## Passage shown
* Begin *

Since my test database already has H3 indexes available for trees
and buildings, this example calculates the number of trees per building
within each hex. The first query uses spatial joins between the feature
table and the
h3.hextable was created to cover Colorado following the steps I outlined in my previous post under "Save the hexes."
WITH bldgs AS ( SELECT h.ix AS h3_ix, 'building' AS src, COUNT(*) AS cnt FROM osm.building_polygon b INNER JOIN h3.hex h ON ST_Contains(h.geom_3857, ST_Centroid(b.geom)) GROUP BY h.ix ), trs AS ( SELECT h.ix AS h3_ix, n.osm_type AS src, COUNT(*) AS cnt FROM osm.natural_point n INNER JOIN h3.hex h ON ST_Contains(h.geom_3857, n.geom) WHERE n.osm_type = 'tree' GROUP BY h.ix, n.osm_type ) SELECT COALESCE(b.h3_ix, t.h3_ix) AS h3_ix, CASE WHEN b.cnt > 0 THEN 1.0 * t.cnt / b.cnt ELSE NULL END AS tree_per_bldg FROM bldgs b FULL JOIN trs t ON b.h3_ix = t.h3_ix ;
The next query uses the H3 indexes. By using these indexes,
the aggregate queries do not need to know anything about the "where" of
the data, only the H3 index. The
h3_ix column is basically just
a short piece of text.
WITH bldgs AS ( SELECT h3_ix, 'building' AS src, COUNT(*) AS cnt FROM osm.building_polygon GROUP BY h3_ix ), trs AS ( SELECT h3_ix, osm_type AS src, COUNT(*) AS cnt FROM osm.natural_point WHERE osm_type = 'tree' GROUP BY h3_ix, osm_type ) SELECT COALESCE(b.h3_ix, t.h3_ix) AS h3_ix, CASE WHEN b.cnt > 0 THEN 1.0 * t.cnt / b.cnt ELSE NULL END AS tree_per_bldg FROM bldgs b FULL JOIN trs t ON b.h3_ix = t.h3_ix ;
The query using the spatial join took 22 seconds (query plan).

* End *

(Rows from a segmentation dataset)

* Begin *

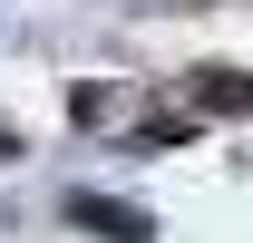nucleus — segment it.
Masks as SVG:
<instances>
[{"instance_id":"obj_1","label":"nucleus","mask_w":253,"mask_h":243,"mask_svg":"<svg viewBox=\"0 0 253 243\" xmlns=\"http://www.w3.org/2000/svg\"><path fill=\"white\" fill-rule=\"evenodd\" d=\"M68 224H97L107 243H156V224L136 204H117V195H68Z\"/></svg>"}]
</instances>
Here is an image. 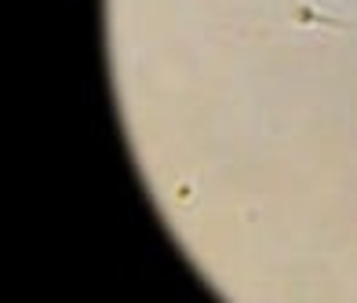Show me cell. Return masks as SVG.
<instances>
[{
    "instance_id": "obj_1",
    "label": "cell",
    "mask_w": 357,
    "mask_h": 303,
    "mask_svg": "<svg viewBox=\"0 0 357 303\" xmlns=\"http://www.w3.org/2000/svg\"><path fill=\"white\" fill-rule=\"evenodd\" d=\"M291 19L299 26H328V29H357L354 22H339V19H328V15H317L314 8H296L291 11Z\"/></svg>"
}]
</instances>
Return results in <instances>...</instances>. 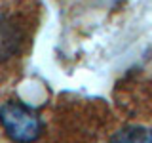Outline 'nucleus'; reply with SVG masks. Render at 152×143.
Listing matches in <instances>:
<instances>
[{
    "label": "nucleus",
    "instance_id": "nucleus-1",
    "mask_svg": "<svg viewBox=\"0 0 152 143\" xmlns=\"http://www.w3.org/2000/svg\"><path fill=\"white\" fill-rule=\"evenodd\" d=\"M0 124L15 143H32L42 133L40 116L21 101H6L0 107Z\"/></svg>",
    "mask_w": 152,
    "mask_h": 143
},
{
    "label": "nucleus",
    "instance_id": "nucleus-2",
    "mask_svg": "<svg viewBox=\"0 0 152 143\" xmlns=\"http://www.w3.org/2000/svg\"><path fill=\"white\" fill-rule=\"evenodd\" d=\"M110 143H152V126L129 124L112 133Z\"/></svg>",
    "mask_w": 152,
    "mask_h": 143
},
{
    "label": "nucleus",
    "instance_id": "nucleus-3",
    "mask_svg": "<svg viewBox=\"0 0 152 143\" xmlns=\"http://www.w3.org/2000/svg\"><path fill=\"white\" fill-rule=\"evenodd\" d=\"M15 29L12 27V23H6L4 19H0V57L10 55L15 50Z\"/></svg>",
    "mask_w": 152,
    "mask_h": 143
}]
</instances>
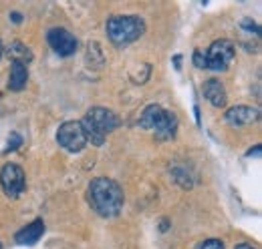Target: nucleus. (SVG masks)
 I'll return each instance as SVG.
<instances>
[{
  "label": "nucleus",
  "instance_id": "f257e3e1",
  "mask_svg": "<svg viewBox=\"0 0 262 249\" xmlns=\"http://www.w3.org/2000/svg\"><path fill=\"white\" fill-rule=\"evenodd\" d=\"M87 201L91 209L101 217H117L123 209L125 197L117 181L109 177H97L87 187Z\"/></svg>",
  "mask_w": 262,
  "mask_h": 249
},
{
  "label": "nucleus",
  "instance_id": "f03ea898",
  "mask_svg": "<svg viewBox=\"0 0 262 249\" xmlns=\"http://www.w3.org/2000/svg\"><path fill=\"white\" fill-rule=\"evenodd\" d=\"M83 131H85V137H87V143L101 147L107 139L109 133H113L117 127H119V117L111 111V109H105V107H93L87 111V115L79 121Z\"/></svg>",
  "mask_w": 262,
  "mask_h": 249
},
{
  "label": "nucleus",
  "instance_id": "7ed1b4c3",
  "mask_svg": "<svg viewBox=\"0 0 262 249\" xmlns=\"http://www.w3.org/2000/svg\"><path fill=\"white\" fill-rule=\"evenodd\" d=\"M107 38L115 44V46H127L131 42H135L137 38L143 36L145 32V22L141 16L137 14H117L111 16L105 24Z\"/></svg>",
  "mask_w": 262,
  "mask_h": 249
},
{
  "label": "nucleus",
  "instance_id": "20e7f679",
  "mask_svg": "<svg viewBox=\"0 0 262 249\" xmlns=\"http://www.w3.org/2000/svg\"><path fill=\"white\" fill-rule=\"evenodd\" d=\"M234 57H236V46L232 40L228 38L214 40L210 44V48L206 51V68H210L214 72H224V70H228Z\"/></svg>",
  "mask_w": 262,
  "mask_h": 249
},
{
  "label": "nucleus",
  "instance_id": "39448f33",
  "mask_svg": "<svg viewBox=\"0 0 262 249\" xmlns=\"http://www.w3.org/2000/svg\"><path fill=\"white\" fill-rule=\"evenodd\" d=\"M57 143L69 153H81L89 143L79 121H67L57 131Z\"/></svg>",
  "mask_w": 262,
  "mask_h": 249
},
{
  "label": "nucleus",
  "instance_id": "423d86ee",
  "mask_svg": "<svg viewBox=\"0 0 262 249\" xmlns=\"http://www.w3.org/2000/svg\"><path fill=\"white\" fill-rule=\"evenodd\" d=\"M0 185H2V191H4L10 199L20 197V193H23L25 187H27V177H25L23 167H18V165H14V163H6V165L0 169Z\"/></svg>",
  "mask_w": 262,
  "mask_h": 249
},
{
  "label": "nucleus",
  "instance_id": "0eeeda50",
  "mask_svg": "<svg viewBox=\"0 0 262 249\" xmlns=\"http://www.w3.org/2000/svg\"><path fill=\"white\" fill-rule=\"evenodd\" d=\"M47 40L59 57H71L77 53V38L67 29H51L47 32Z\"/></svg>",
  "mask_w": 262,
  "mask_h": 249
},
{
  "label": "nucleus",
  "instance_id": "6e6552de",
  "mask_svg": "<svg viewBox=\"0 0 262 249\" xmlns=\"http://www.w3.org/2000/svg\"><path fill=\"white\" fill-rule=\"evenodd\" d=\"M260 119V111L248 105H238L232 107L226 113V123L232 127H248V124L256 123Z\"/></svg>",
  "mask_w": 262,
  "mask_h": 249
},
{
  "label": "nucleus",
  "instance_id": "1a4fd4ad",
  "mask_svg": "<svg viewBox=\"0 0 262 249\" xmlns=\"http://www.w3.org/2000/svg\"><path fill=\"white\" fill-rule=\"evenodd\" d=\"M204 96H206V101H208L212 107H216V109H222V107H226V103H228L226 87H224L218 79L206 81V85H204Z\"/></svg>",
  "mask_w": 262,
  "mask_h": 249
},
{
  "label": "nucleus",
  "instance_id": "9d476101",
  "mask_svg": "<svg viewBox=\"0 0 262 249\" xmlns=\"http://www.w3.org/2000/svg\"><path fill=\"white\" fill-rule=\"evenodd\" d=\"M45 233V221L42 219H34L31 225H27L25 229H20L14 235V241L18 245H34Z\"/></svg>",
  "mask_w": 262,
  "mask_h": 249
},
{
  "label": "nucleus",
  "instance_id": "9b49d317",
  "mask_svg": "<svg viewBox=\"0 0 262 249\" xmlns=\"http://www.w3.org/2000/svg\"><path fill=\"white\" fill-rule=\"evenodd\" d=\"M154 133H156V139L158 141H169V139H173L176 133H178V117L171 111H164V115H162L160 123L156 124Z\"/></svg>",
  "mask_w": 262,
  "mask_h": 249
},
{
  "label": "nucleus",
  "instance_id": "f8f14e48",
  "mask_svg": "<svg viewBox=\"0 0 262 249\" xmlns=\"http://www.w3.org/2000/svg\"><path fill=\"white\" fill-rule=\"evenodd\" d=\"M29 83V68L27 64H20V62H12L10 64V74H8V89L18 93L27 87Z\"/></svg>",
  "mask_w": 262,
  "mask_h": 249
},
{
  "label": "nucleus",
  "instance_id": "ddd939ff",
  "mask_svg": "<svg viewBox=\"0 0 262 249\" xmlns=\"http://www.w3.org/2000/svg\"><path fill=\"white\" fill-rule=\"evenodd\" d=\"M164 111L165 109H162L160 105H147V107L143 109V113H141V117H139L137 124H139L141 129H149V131H154L156 124L160 123Z\"/></svg>",
  "mask_w": 262,
  "mask_h": 249
},
{
  "label": "nucleus",
  "instance_id": "4468645a",
  "mask_svg": "<svg viewBox=\"0 0 262 249\" xmlns=\"http://www.w3.org/2000/svg\"><path fill=\"white\" fill-rule=\"evenodd\" d=\"M6 53H8V57L12 59V62H20V64H29V62L33 61V53H31V48L27 46V44H23V42H12L8 48H6Z\"/></svg>",
  "mask_w": 262,
  "mask_h": 249
},
{
  "label": "nucleus",
  "instance_id": "2eb2a0df",
  "mask_svg": "<svg viewBox=\"0 0 262 249\" xmlns=\"http://www.w3.org/2000/svg\"><path fill=\"white\" fill-rule=\"evenodd\" d=\"M20 145H23V137H20L18 133H10V137H8V147L4 149V155L18 151V149H20Z\"/></svg>",
  "mask_w": 262,
  "mask_h": 249
},
{
  "label": "nucleus",
  "instance_id": "dca6fc26",
  "mask_svg": "<svg viewBox=\"0 0 262 249\" xmlns=\"http://www.w3.org/2000/svg\"><path fill=\"white\" fill-rule=\"evenodd\" d=\"M194 249H224V241L222 239H204Z\"/></svg>",
  "mask_w": 262,
  "mask_h": 249
},
{
  "label": "nucleus",
  "instance_id": "f3484780",
  "mask_svg": "<svg viewBox=\"0 0 262 249\" xmlns=\"http://www.w3.org/2000/svg\"><path fill=\"white\" fill-rule=\"evenodd\" d=\"M240 27H242V29H244L246 32L254 34V36H258V32H260V29H258V24H256L254 20H250V18H244V20L240 22Z\"/></svg>",
  "mask_w": 262,
  "mask_h": 249
},
{
  "label": "nucleus",
  "instance_id": "a211bd4d",
  "mask_svg": "<svg viewBox=\"0 0 262 249\" xmlns=\"http://www.w3.org/2000/svg\"><path fill=\"white\" fill-rule=\"evenodd\" d=\"M194 64H196L198 68H206V53L202 48L194 51Z\"/></svg>",
  "mask_w": 262,
  "mask_h": 249
},
{
  "label": "nucleus",
  "instance_id": "6ab92c4d",
  "mask_svg": "<svg viewBox=\"0 0 262 249\" xmlns=\"http://www.w3.org/2000/svg\"><path fill=\"white\" fill-rule=\"evenodd\" d=\"M10 20H12V22H16V24H18V22H23V14H20V12H12V14H10Z\"/></svg>",
  "mask_w": 262,
  "mask_h": 249
},
{
  "label": "nucleus",
  "instance_id": "aec40b11",
  "mask_svg": "<svg viewBox=\"0 0 262 249\" xmlns=\"http://www.w3.org/2000/svg\"><path fill=\"white\" fill-rule=\"evenodd\" d=\"M258 157L260 155V145H256V147H254V149H250V151H246V157Z\"/></svg>",
  "mask_w": 262,
  "mask_h": 249
},
{
  "label": "nucleus",
  "instance_id": "412c9836",
  "mask_svg": "<svg viewBox=\"0 0 262 249\" xmlns=\"http://www.w3.org/2000/svg\"><path fill=\"white\" fill-rule=\"evenodd\" d=\"M180 62H182V57H180V55H176V57H173V66H176V70H180V68H182V64H180Z\"/></svg>",
  "mask_w": 262,
  "mask_h": 249
},
{
  "label": "nucleus",
  "instance_id": "4be33fe9",
  "mask_svg": "<svg viewBox=\"0 0 262 249\" xmlns=\"http://www.w3.org/2000/svg\"><path fill=\"white\" fill-rule=\"evenodd\" d=\"M194 115H196V123L202 124V119H200V107H198V105H194Z\"/></svg>",
  "mask_w": 262,
  "mask_h": 249
},
{
  "label": "nucleus",
  "instance_id": "5701e85b",
  "mask_svg": "<svg viewBox=\"0 0 262 249\" xmlns=\"http://www.w3.org/2000/svg\"><path fill=\"white\" fill-rule=\"evenodd\" d=\"M167 227H169V221H167V219H162V225H160V231H167Z\"/></svg>",
  "mask_w": 262,
  "mask_h": 249
},
{
  "label": "nucleus",
  "instance_id": "b1692460",
  "mask_svg": "<svg viewBox=\"0 0 262 249\" xmlns=\"http://www.w3.org/2000/svg\"><path fill=\"white\" fill-rule=\"evenodd\" d=\"M236 249H256V247H252V245H248V243H240V245H236Z\"/></svg>",
  "mask_w": 262,
  "mask_h": 249
},
{
  "label": "nucleus",
  "instance_id": "393cba45",
  "mask_svg": "<svg viewBox=\"0 0 262 249\" xmlns=\"http://www.w3.org/2000/svg\"><path fill=\"white\" fill-rule=\"evenodd\" d=\"M2 51H4V46H2V42H0V57H2Z\"/></svg>",
  "mask_w": 262,
  "mask_h": 249
},
{
  "label": "nucleus",
  "instance_id": "a878e982",
  "mask_svg": "<svg viewBox=\"0 0 262 249\" xmlns=\"http://www.w3.org/2000/svg\"><path fill=\"white\" fill-rule=\"evenodd\" d=\"M0 247H2V245H0Z\"/></svg>",
  "mask_w": 262,
  "mask_h": 249
}]
</instances>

* End *

## Exercise description
Summarize the passage on counting trees per building in two sentences.

## Result below
Using a test database that already has H3 indexes for trees and buildings, the example calculates the number of trees per building within each hex. One query does this with spatial joins and took 22 seconds, while the other uses the H3 indexes, so its aggregate queries need only the H3 index and nothing about the "where" of the data.